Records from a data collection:
####

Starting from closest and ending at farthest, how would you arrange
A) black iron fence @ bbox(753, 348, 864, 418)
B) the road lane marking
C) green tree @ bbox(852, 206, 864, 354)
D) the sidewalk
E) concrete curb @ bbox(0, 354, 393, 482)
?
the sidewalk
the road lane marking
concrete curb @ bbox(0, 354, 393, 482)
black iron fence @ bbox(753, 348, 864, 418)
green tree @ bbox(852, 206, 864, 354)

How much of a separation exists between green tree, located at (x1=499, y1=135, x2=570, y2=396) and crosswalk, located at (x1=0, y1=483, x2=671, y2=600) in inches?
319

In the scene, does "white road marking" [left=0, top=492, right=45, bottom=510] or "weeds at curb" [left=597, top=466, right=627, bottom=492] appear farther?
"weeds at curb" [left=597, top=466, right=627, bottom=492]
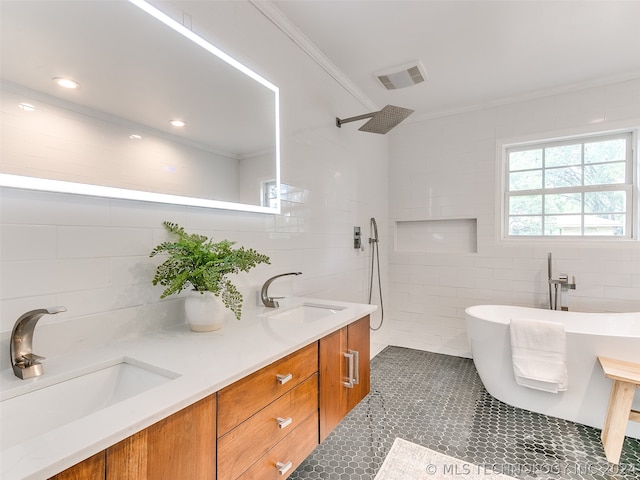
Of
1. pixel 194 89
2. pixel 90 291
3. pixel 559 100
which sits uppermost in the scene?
pixel 559 100

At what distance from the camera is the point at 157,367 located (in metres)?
0.97

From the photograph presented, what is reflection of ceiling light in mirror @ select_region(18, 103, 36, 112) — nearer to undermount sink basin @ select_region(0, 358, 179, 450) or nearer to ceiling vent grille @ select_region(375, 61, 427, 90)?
undermount sink basin @ select_region(0, 358, 179, 450)

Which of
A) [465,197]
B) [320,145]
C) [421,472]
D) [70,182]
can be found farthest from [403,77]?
[421,472]

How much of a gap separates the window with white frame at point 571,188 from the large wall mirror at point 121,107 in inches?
110

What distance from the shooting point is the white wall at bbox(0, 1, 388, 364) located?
1033mm

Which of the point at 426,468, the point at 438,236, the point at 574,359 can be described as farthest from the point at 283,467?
the point at 438,236

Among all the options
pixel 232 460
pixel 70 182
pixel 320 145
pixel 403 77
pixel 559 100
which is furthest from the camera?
pixel 559 100

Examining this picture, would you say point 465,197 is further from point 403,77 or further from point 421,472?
point 421,472

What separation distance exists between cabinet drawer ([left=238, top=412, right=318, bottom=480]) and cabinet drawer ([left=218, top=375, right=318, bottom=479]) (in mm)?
23

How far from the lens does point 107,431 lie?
652 mm

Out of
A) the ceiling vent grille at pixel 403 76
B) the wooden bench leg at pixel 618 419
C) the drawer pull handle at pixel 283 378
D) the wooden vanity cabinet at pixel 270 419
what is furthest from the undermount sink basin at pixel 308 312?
the ceiling vent grille at pixel 403 76

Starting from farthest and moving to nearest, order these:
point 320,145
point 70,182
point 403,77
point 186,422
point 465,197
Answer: point 465,197 < point 403,77 < point 320,145 < point 70,182 < point 186,422

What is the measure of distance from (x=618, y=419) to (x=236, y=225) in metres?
2.40

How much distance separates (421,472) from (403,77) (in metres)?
2.79
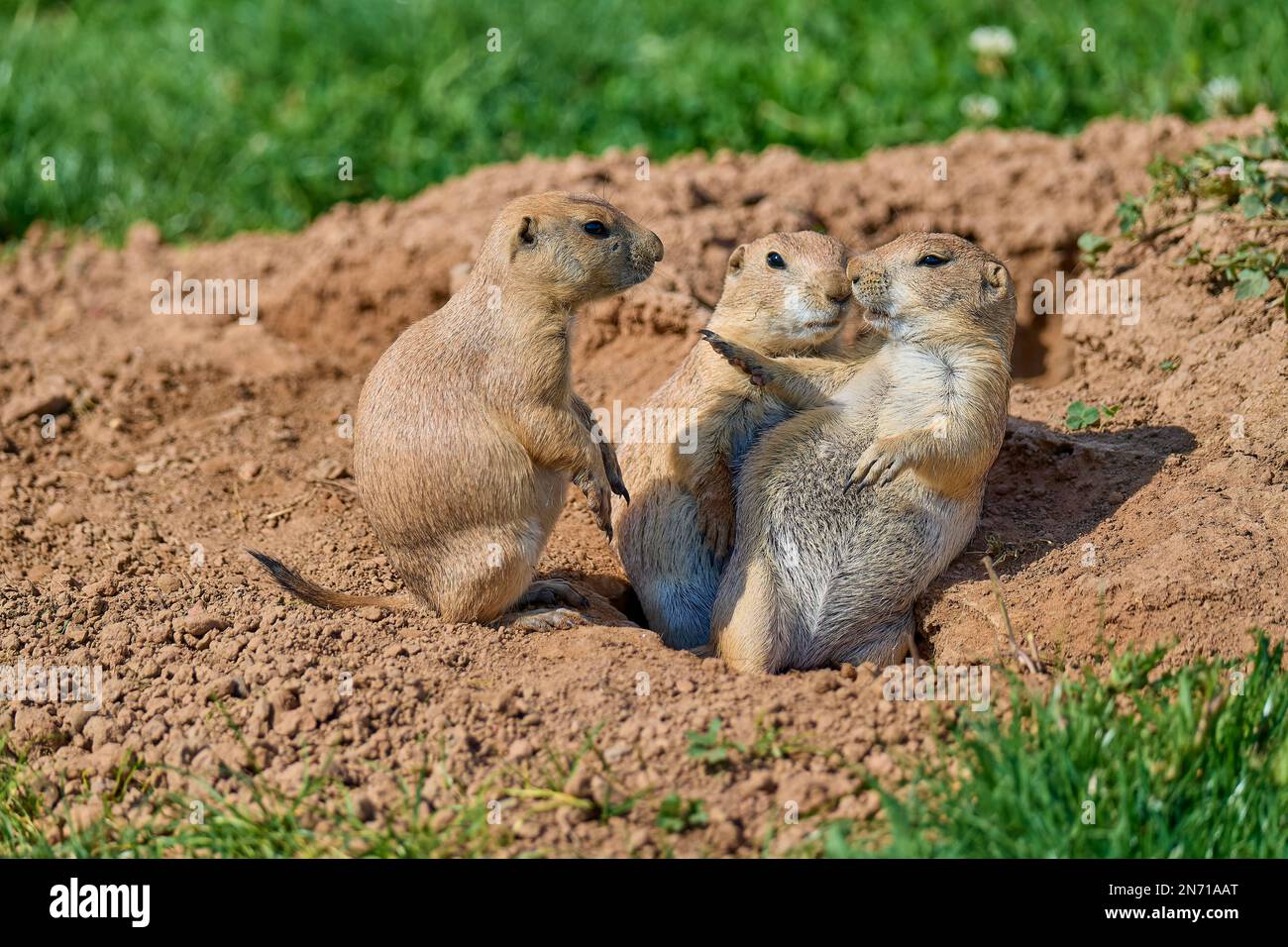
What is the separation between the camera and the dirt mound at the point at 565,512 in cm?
423

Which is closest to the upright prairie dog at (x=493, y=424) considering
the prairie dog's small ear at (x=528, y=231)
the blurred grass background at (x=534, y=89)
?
the prairie dog's small ear at (x=528, y=231)

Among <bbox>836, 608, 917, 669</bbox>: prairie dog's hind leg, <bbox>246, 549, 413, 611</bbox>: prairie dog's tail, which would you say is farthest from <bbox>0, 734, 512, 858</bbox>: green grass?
<bbox>836, 608, 917, 669</bbox>: prairie dog's hind leg

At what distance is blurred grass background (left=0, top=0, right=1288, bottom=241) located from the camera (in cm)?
861

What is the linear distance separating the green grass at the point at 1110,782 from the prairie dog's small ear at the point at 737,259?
2302 mm

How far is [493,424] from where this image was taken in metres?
5.06

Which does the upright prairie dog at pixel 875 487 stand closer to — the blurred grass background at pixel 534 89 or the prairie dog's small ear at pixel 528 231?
the prairie dog's small ear at pixel 528 231

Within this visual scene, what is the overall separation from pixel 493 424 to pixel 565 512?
1365 mm

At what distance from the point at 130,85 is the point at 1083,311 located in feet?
21.2

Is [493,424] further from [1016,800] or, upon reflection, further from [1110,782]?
[1110,782]

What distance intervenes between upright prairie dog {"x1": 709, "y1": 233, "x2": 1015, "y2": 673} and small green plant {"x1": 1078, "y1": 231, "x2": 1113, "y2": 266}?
1381 mm

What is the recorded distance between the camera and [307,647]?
4.80 meters

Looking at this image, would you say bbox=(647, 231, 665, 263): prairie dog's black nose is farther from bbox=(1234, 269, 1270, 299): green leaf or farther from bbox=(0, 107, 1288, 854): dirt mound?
bbox=(1234, 269, 1270, 299): green leaf

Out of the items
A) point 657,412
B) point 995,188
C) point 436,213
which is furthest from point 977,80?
point 657,412

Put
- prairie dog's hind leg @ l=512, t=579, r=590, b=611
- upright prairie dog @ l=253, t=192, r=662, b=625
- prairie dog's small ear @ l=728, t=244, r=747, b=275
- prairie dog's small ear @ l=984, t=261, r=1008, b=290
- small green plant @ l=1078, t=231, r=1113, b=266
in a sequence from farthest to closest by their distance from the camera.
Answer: small green plant @ l=1078, t=231, r=1113, b=266 < prairie dog's small ear @ l=728, t=244, r=747, b=275 < prairie dog's hind leg @ l=512, t=579, r=590, b=611 < prairie dog's small ear @ l=984, t=261, r=1008, b=290 < upright prairie dog @ l=253, t=192, r=662, b=625
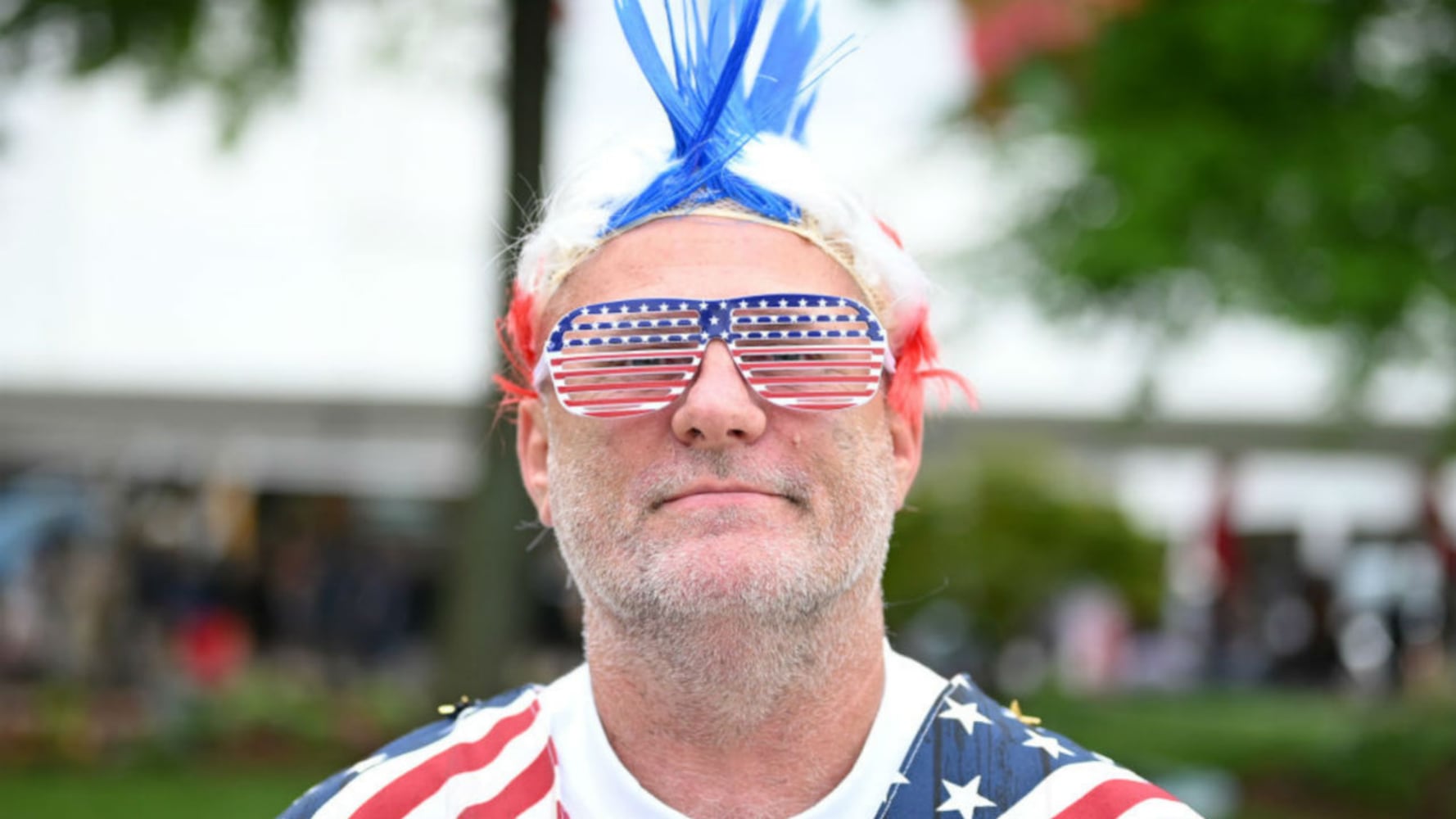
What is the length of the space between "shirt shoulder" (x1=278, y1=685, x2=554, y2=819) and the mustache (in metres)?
0.42

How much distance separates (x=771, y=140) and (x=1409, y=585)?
15976mm

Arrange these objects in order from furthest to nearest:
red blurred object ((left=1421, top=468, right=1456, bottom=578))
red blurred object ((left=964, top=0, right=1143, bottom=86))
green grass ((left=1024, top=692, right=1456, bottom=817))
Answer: red blurred object ((left=1421, top=468, right=1456, bottom=578))
green grass ((left=1024, top=692, right=1456, bottom=817))
red blurred object ((left=964, top=0, right=1143, bottom=86))

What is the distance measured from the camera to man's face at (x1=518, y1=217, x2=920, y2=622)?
5.98 feet

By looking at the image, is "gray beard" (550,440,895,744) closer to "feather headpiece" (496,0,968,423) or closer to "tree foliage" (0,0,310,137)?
"feather headpiece" (496,0,968,423)

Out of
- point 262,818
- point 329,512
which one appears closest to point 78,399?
point 329,512

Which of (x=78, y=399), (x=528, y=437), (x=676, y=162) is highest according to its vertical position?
(x=676, y=162)

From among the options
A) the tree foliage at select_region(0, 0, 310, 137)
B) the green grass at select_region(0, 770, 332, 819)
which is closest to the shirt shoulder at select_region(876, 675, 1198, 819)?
the tree foliage at select_region(0, 0, 310, 137)

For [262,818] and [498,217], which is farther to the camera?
[262,818]

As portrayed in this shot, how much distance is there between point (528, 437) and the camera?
2.22 metres

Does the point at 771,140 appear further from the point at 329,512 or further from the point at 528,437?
the point at 329,512

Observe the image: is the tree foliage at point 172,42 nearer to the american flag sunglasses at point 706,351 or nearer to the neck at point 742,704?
the american flag sunglasses at point 706,351

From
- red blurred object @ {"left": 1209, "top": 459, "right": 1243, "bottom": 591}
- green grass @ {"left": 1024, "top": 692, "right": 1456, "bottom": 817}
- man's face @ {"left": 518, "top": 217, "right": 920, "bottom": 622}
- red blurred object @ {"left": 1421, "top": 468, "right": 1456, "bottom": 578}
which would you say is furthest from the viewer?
red blurred object @ {"left": 1209, "top": 459, "right": 1243, "bottom": 591}

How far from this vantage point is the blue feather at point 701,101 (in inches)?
80.2

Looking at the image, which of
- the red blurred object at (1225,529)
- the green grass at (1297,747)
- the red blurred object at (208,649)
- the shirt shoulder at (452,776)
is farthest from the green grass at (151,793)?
the red blurred object at (1225,529)
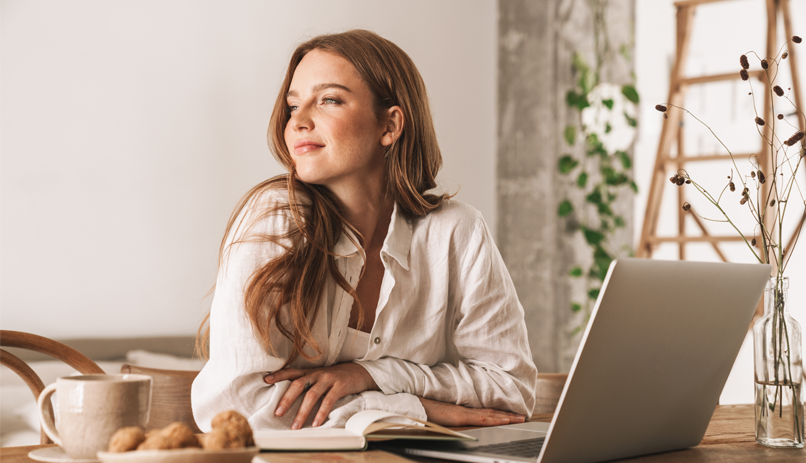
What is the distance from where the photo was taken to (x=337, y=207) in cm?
130

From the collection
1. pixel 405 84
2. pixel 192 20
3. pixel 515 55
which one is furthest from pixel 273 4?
pixel 405 84

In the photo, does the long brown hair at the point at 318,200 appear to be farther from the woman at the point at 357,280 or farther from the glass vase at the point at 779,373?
the glass vase at the point at 779,373

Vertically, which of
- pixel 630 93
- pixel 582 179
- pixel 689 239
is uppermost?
pixel 630 93

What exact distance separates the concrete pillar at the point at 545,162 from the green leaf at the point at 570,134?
46 millimetres

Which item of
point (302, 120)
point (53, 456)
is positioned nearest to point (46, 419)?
point (53, 456)

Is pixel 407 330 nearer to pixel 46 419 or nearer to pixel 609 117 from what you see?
pixel 46 419

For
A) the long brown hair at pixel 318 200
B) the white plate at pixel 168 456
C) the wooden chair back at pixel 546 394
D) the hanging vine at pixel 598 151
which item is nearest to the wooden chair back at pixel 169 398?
the long brown hair at pixel 318 200

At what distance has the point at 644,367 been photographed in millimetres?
658

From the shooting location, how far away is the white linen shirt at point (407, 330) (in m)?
0.99

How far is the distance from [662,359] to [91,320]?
Result: 2.12 metres

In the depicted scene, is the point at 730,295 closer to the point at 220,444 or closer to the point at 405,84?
the point at 220,444

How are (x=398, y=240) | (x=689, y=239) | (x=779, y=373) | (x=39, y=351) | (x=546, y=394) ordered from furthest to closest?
(x=689, y=239), (x=546, y=394), (x=398, y=240), (x=39, y=351), (x=779, y=373)

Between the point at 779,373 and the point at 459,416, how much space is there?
463 mm

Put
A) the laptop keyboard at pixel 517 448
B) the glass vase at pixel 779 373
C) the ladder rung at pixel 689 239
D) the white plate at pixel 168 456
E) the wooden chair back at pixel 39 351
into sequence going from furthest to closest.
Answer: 1. the ladder rung at pixel 689 239
2. the wooden chair back at pixel 39 351
3. the glass vase at pixel 779 373
4. the laptop keyboard at pixel 517 448
5. the white plate at pixel 168 456
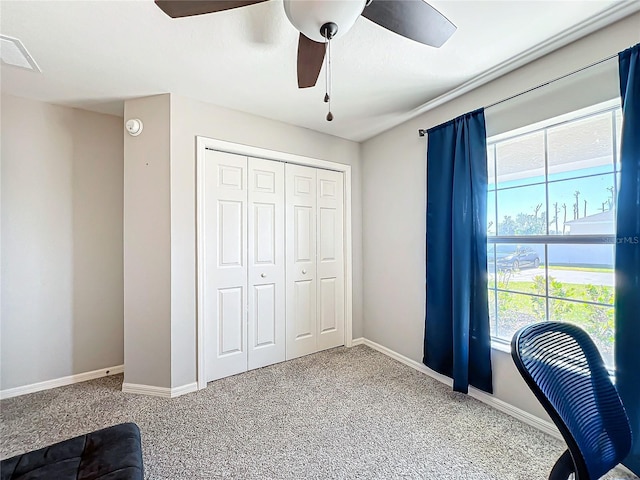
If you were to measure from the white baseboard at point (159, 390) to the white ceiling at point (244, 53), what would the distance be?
237 cm

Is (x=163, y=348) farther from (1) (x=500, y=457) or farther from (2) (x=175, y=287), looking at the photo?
(1) (x=500, y=457)

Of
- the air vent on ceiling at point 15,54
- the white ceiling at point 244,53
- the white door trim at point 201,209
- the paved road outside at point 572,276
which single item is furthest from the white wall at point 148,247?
the paved road outside at point 572,276

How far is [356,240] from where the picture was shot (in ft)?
11.4

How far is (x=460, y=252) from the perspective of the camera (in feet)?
7.24

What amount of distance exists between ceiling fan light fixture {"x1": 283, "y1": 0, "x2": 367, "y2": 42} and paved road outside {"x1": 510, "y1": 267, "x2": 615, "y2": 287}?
195 cm

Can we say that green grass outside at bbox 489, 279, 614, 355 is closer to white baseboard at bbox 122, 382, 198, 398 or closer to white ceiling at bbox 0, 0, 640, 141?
white ceiling at bbox 0, 0, 640, 141

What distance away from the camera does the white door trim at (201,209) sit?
243cm

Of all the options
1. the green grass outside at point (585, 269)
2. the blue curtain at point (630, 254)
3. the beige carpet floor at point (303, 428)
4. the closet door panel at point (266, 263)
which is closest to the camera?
the blue curtain at point (630, 254)

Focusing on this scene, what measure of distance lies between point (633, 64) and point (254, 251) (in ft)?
9.13

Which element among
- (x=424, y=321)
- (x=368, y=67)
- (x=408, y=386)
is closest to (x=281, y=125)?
(x=368, y=67)

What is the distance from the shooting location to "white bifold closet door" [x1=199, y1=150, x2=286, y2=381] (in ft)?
8.41

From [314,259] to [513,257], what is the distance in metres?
1.84

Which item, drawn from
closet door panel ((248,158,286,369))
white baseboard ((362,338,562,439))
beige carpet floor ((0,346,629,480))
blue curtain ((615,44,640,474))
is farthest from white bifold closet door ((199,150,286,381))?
blue curtain ((615,44,640,474))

####

:: Instructions to follow ::
From the "How far is [356,240]" line to the close of the listing, restate each line word for word.

:: Written answer ::
How far is [356,240] from where the picture was shot (in ft)?
11.4

How far is (x=460, y=252) from the perspective of the camera (in feet)?
7.24

What amount of distance exists between ceiling fan light fixture {"x1": 283, "y1": 0, "x2": 367, "y2": 42} and paved road outside {"x1": 510, "y1": 267, "x2": 615, "y2": 287}?
195 cm

Can we say that green grass outside at bbox 489, 279, 614, 355 is closer to white baseboard at bbox 122, 382, 198, 398 or closer to white ceiling at bbox 0, 0, 640, 141?
white ceiling at bbox 0, 0, 640, 141

What distance away from the camera does the white door trim at (201,209) sit?
243cm

Of all the options
1. the green grass outside at point (585, 269)
2. the blue curtain at point (630, 254)
3. the beige carpet floor at point (303, 428)
4. the closet door panel at point (266, 263)
which is closest to the camera?
the blue curtain at point (630, 254)

Focusing on this scene, what measure of distance lies between point (633, 64) and point (254, 251) (in ft)?
9.13

Which element among
- (x=424, y=321)
- (x=368, y=67)
- (x=408, y=386)
is closest to (x=281, y=125)?
(x=368, y=67)

What is the distance from the shooting location to "white bifold closet door" [x1=199, y1=150, x2=286, y2=381] (in ft)?
8.41

From [314,259] to [513,257], what is the distance in metres?
1.84

Which item, drawn from
closet door panel ((248,158,286,369))
white baseboard ((362,338,562,439))
beige carpet floor ((0,346,629,480))
blue curtain ((615,44,640,474))
is farthest from white bifold closet door ((199,150,286,381))?
blue curtain ((615,44,640,474))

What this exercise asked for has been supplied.